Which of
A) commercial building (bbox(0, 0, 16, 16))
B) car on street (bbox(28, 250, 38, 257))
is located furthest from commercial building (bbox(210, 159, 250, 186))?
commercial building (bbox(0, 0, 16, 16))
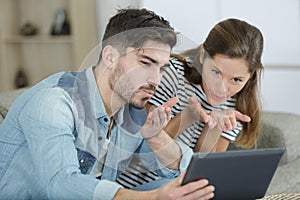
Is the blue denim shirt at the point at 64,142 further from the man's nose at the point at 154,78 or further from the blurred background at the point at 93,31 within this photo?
the blurred background at the point at 93,31

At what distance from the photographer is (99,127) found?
790mm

▶ _EXERCISE_
Replace "located" with "situated" everywhere in the listing above, and write out every line again with nothing else changed. Leave the pictures out.

▶ _WRITTEN SOLUTION_
Which of
A) commercial building (bbox(0, 0, 16, 16))
B) car on street (bbox(28, 250, 38, 257))
is situated furthest from commercial building (bbox(210, 159, 250, 186))?
commercial building (bbox(0, 0, 16, 16))
Is the blue denim shirt at the point at 64,142 further from the man's nose at the point at 154,78 or further from the blurred background at the point at 93,31 within this photo?
the blurred background at the point at 93,31

At what distance from the photographer is (99,127) found?
790mm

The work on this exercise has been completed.